Why do Americans have spots? Why do people sweat and get old? Why are the children in Indonesia so charming? Why would a little teenage girl sit next to met and think I know the answers to life's questions?

1 comment:

  1. Colleen...dear heart...I cant believe that just today I have seen at the bottom of your blog, in teeny, tiny pale print, that says...comment. Does that mean that what I am typing now is gonna be read by you? That I can sit here and read what you just wrote and I can write back just now and feel like I am really commnicating with you? If so then WOW!

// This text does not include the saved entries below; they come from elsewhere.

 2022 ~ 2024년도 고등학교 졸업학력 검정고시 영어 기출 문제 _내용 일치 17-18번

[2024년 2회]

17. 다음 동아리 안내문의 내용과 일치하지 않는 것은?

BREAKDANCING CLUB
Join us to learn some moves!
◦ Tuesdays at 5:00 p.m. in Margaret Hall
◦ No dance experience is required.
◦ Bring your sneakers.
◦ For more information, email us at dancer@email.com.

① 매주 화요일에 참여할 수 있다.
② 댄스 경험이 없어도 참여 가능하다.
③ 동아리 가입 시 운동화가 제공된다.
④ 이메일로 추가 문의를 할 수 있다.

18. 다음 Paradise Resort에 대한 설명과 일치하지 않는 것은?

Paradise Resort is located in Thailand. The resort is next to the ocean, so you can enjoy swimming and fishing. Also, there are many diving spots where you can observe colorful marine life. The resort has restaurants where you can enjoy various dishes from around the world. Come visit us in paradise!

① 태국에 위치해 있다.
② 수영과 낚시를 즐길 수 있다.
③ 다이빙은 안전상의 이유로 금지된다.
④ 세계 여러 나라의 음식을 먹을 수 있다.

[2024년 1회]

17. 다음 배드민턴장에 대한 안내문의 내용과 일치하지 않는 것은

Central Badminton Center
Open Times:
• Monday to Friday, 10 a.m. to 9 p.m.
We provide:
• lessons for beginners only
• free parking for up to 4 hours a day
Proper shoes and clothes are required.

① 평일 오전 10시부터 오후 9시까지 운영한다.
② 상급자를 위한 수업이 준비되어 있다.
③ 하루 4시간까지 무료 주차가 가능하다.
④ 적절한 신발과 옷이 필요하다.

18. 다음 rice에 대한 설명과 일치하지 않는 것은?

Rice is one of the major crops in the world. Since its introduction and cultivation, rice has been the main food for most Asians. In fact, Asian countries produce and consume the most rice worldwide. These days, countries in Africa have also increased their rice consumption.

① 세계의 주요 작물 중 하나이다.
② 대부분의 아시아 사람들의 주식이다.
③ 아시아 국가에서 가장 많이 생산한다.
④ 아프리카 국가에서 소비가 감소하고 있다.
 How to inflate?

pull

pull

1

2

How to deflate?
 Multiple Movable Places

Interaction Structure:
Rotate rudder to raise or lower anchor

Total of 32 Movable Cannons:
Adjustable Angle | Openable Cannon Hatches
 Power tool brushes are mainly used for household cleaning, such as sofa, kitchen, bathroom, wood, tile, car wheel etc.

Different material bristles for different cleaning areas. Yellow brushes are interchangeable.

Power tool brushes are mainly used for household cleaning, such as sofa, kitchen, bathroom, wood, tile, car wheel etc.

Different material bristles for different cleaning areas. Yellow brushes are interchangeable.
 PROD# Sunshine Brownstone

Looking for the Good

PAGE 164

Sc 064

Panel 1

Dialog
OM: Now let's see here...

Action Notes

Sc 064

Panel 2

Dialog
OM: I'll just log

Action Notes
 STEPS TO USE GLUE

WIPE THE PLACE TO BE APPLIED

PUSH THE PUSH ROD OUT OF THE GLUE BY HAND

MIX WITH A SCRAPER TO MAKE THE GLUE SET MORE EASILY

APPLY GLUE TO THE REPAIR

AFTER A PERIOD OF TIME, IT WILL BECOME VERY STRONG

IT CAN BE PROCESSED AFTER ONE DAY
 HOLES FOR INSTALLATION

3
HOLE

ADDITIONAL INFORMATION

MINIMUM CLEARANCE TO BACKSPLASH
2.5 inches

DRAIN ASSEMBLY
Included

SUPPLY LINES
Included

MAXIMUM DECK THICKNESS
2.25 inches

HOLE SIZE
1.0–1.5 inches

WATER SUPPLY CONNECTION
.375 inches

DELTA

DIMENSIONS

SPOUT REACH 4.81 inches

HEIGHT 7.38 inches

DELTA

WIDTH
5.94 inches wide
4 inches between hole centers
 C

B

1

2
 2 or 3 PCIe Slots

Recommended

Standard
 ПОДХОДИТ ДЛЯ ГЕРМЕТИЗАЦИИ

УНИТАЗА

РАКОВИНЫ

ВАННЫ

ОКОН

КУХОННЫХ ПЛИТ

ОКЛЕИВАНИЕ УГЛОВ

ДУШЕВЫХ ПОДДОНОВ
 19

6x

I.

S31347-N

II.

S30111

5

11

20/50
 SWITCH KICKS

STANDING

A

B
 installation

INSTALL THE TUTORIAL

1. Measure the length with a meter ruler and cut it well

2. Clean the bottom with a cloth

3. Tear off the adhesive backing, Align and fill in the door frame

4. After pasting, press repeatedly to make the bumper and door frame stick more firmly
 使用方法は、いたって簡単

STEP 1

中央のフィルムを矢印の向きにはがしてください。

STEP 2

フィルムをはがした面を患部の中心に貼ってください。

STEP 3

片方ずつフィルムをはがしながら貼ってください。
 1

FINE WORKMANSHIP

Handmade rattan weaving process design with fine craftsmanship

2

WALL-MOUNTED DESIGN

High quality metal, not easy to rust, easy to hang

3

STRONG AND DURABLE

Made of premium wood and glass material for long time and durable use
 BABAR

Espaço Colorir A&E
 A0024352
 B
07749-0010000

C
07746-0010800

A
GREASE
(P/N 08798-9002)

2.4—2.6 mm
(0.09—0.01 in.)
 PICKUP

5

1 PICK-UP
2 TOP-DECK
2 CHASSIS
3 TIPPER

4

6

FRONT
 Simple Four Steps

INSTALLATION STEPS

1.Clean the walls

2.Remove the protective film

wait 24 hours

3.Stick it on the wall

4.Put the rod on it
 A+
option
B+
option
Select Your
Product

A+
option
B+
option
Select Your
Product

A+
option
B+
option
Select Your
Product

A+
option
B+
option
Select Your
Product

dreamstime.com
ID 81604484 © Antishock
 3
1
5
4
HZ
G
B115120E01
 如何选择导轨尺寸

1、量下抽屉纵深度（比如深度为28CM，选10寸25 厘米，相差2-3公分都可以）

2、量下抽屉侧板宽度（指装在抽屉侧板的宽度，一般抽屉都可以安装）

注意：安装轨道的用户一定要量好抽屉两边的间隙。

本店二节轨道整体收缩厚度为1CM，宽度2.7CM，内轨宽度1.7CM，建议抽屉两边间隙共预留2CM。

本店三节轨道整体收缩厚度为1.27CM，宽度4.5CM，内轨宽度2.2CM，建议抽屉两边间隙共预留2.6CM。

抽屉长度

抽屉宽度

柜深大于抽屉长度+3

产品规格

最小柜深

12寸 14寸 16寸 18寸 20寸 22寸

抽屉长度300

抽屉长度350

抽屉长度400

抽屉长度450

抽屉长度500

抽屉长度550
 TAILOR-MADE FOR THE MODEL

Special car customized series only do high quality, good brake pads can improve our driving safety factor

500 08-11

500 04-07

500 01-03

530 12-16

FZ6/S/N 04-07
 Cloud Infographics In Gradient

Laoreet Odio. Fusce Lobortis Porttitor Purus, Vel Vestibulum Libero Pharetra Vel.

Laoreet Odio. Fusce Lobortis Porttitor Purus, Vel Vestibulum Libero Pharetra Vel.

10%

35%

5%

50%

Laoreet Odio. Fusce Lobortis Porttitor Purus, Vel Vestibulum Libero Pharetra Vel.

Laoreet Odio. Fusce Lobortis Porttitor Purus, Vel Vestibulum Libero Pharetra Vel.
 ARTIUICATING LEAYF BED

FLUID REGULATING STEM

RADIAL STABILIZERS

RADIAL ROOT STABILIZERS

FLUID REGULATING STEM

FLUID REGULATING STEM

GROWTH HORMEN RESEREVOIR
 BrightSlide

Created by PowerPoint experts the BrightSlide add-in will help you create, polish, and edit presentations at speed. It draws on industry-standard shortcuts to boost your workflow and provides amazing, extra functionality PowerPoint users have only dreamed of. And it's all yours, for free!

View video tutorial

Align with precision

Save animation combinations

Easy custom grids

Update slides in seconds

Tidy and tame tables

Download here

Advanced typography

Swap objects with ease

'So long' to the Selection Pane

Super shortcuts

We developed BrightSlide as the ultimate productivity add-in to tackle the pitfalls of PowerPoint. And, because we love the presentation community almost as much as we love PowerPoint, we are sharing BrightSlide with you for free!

    Before I get to responding to your blog, I wish to know what is your mailing address. Who knows when I will get out to a store, but if I ever see a riotiously funny card that is just perfect for you, then I would wish to send it to you. And speaking of mailing, is there anything you need that I could send, and hope for that it would not get stolen? An american comic Magazine? Readers Digest? Hey, what about a subscription to the Readers Digest? They send them all over the world. I'd be happy to do that and its not costing very much...honest...or any other magazine, or the newspaper. Please, dear good friend, let me do something. That is not too much for one ole bud to ask of another. And, that brings to mind, you are not so old! I know that right now it sure does seem that way and with good reason. But you need to stop concentrating on that. After all, just look back at what you wrote about how many awesome things you have learned (in a very short time, I might add) about modern technologies that you just could not fanthom back in the time when we met at 2 by 2. Yes you are an older person, but the world is full of us elders. LOL What you have chosen to do with this time in your life is remarkable, and I am so proud of you I about burst with pride at what you are doing and that I have a friend who is doing what you are doing. Your blogs are a wonder! My gosh, what a writer you are, Colleen. I would enjoy reading anything you send, but your stuff is the kind of stuff that makes my heart sing. Everything is so interesting, exciting and heart warming. You have told me that I helped you to see many things thru different eyes. Well that is what you are doing for me, and whoever all gets your blog. You not only show us a different land, and culture, but you tell us through eyes and heart that saw little, tiny bugs flying around and around in a sun shaft and it filled your being with wonder. That is what you share with all of us. Your sense of wonder, even when things get really tough is always present.

    I will tell you all about me, I am fine...and give my comments on your blog writtings of late. I will say this, they were particularly meaningful to me. I love you, so much.